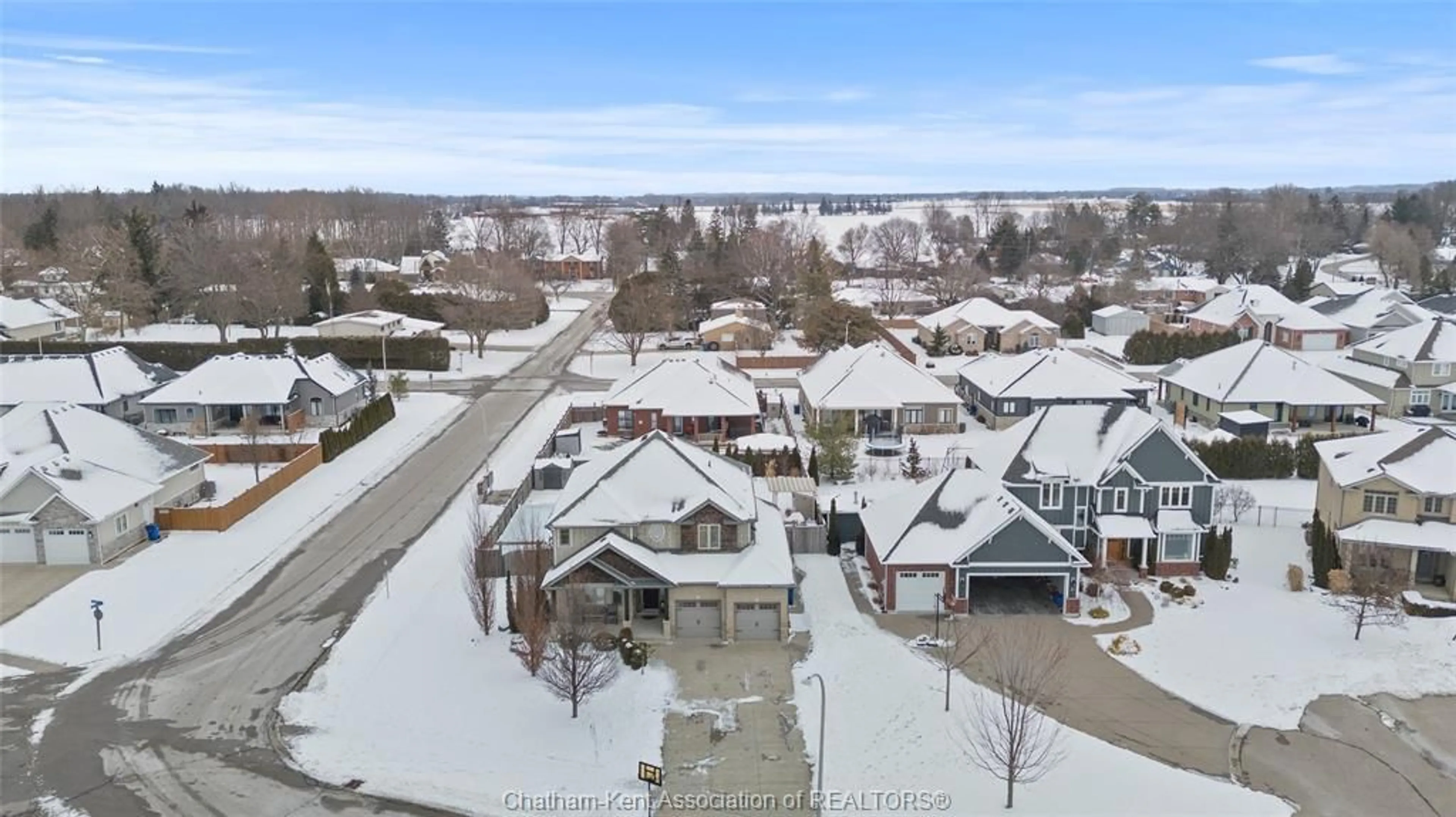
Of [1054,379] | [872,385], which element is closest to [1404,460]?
[1054,379]

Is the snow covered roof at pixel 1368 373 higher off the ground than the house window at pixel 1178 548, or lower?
higher

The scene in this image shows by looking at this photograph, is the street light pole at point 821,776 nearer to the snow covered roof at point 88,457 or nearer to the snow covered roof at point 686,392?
the snow covered roof at point 88,457

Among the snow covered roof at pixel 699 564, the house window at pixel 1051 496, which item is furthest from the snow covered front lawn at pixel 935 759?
the house window at pixel 1051 496

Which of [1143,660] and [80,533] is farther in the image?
[80,533]

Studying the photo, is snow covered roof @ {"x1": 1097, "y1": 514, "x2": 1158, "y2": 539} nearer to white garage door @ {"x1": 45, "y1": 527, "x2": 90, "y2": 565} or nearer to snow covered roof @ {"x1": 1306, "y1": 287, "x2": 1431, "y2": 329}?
white garage door @ {"x1": 45, "y1": 527, "x2": 90, "y2": 565}

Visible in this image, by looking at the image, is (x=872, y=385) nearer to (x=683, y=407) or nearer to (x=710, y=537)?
(x=683, y=407)

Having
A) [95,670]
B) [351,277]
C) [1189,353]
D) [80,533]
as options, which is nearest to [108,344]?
[351,277]

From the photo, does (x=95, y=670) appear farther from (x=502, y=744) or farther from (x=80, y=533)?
(x=502, y=744)
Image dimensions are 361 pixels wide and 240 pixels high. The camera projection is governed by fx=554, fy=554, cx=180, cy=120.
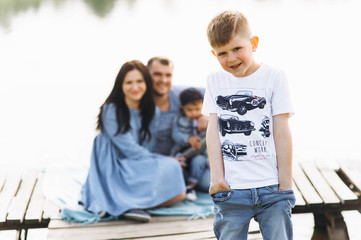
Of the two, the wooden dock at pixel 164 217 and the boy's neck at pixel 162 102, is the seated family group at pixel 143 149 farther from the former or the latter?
the wooden dock at pixel 164 217

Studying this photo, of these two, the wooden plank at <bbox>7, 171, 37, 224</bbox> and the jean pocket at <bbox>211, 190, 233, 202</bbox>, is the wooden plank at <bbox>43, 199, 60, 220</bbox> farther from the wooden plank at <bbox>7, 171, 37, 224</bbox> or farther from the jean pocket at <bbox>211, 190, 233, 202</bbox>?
the jean pocket at <bbox>211, 190, 233, 202</bbox>

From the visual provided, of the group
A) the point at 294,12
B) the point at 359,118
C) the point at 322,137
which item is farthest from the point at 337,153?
the point at 294,12

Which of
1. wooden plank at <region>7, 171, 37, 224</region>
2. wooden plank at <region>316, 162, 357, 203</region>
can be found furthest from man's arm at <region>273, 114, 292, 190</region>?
wooden plank at <region>7, 171, 37, 224</region>

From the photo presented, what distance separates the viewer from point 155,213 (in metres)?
3.57

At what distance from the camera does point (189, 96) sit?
4.07 metres

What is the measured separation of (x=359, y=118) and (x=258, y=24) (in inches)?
258

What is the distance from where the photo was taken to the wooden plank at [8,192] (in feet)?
11.1

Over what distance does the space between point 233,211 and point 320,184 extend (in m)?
1.69

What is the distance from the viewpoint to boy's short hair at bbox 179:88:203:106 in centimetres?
405

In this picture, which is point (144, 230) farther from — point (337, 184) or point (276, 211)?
point (337, 184)

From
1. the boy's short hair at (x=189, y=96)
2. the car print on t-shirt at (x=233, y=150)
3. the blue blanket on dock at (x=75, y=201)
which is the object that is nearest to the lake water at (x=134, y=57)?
the blue blanket on dock at (x=75, y=201)

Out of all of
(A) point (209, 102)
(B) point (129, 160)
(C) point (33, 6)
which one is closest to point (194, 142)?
(B) point (129, 160)

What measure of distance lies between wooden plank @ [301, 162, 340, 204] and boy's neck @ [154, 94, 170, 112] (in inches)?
44.4

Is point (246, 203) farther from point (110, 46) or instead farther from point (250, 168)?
point (110, 46)
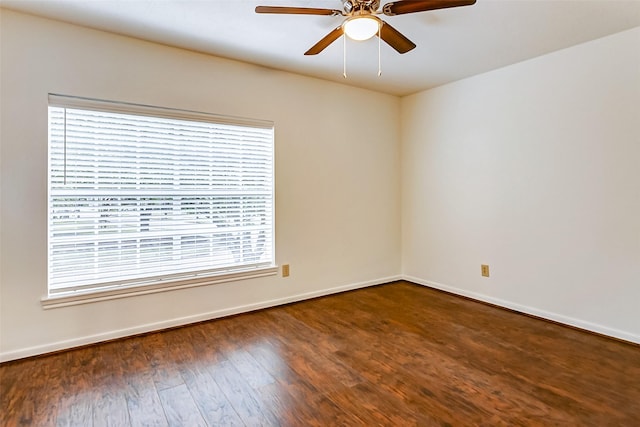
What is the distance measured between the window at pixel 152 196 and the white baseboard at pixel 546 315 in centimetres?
203

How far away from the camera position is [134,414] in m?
1.76

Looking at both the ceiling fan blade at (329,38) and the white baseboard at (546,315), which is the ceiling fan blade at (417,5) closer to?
the ceiling fan blade at (329,38)

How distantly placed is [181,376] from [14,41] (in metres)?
2.45

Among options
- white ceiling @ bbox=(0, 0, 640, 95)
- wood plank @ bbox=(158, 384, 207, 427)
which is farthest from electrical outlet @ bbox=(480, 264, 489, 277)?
wood plank @ bbox=(158, 384, 207, 427)

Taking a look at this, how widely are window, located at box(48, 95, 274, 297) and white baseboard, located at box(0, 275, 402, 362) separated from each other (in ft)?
1.11

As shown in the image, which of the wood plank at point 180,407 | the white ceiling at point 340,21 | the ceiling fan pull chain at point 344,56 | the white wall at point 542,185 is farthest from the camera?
the ceiling fan pull chain at point 344,56

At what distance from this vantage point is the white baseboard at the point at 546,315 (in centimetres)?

# Aim of the task
Which lines in the material above contain the string "item"? List each of them in full.

# Exercise output
Among the snow covered roof at pixel 699 564, the house window at pixel 1051 496, which item is furthest from the snow covered front lawn at pixel 935 759?
which item is farthest from the point at 337,153?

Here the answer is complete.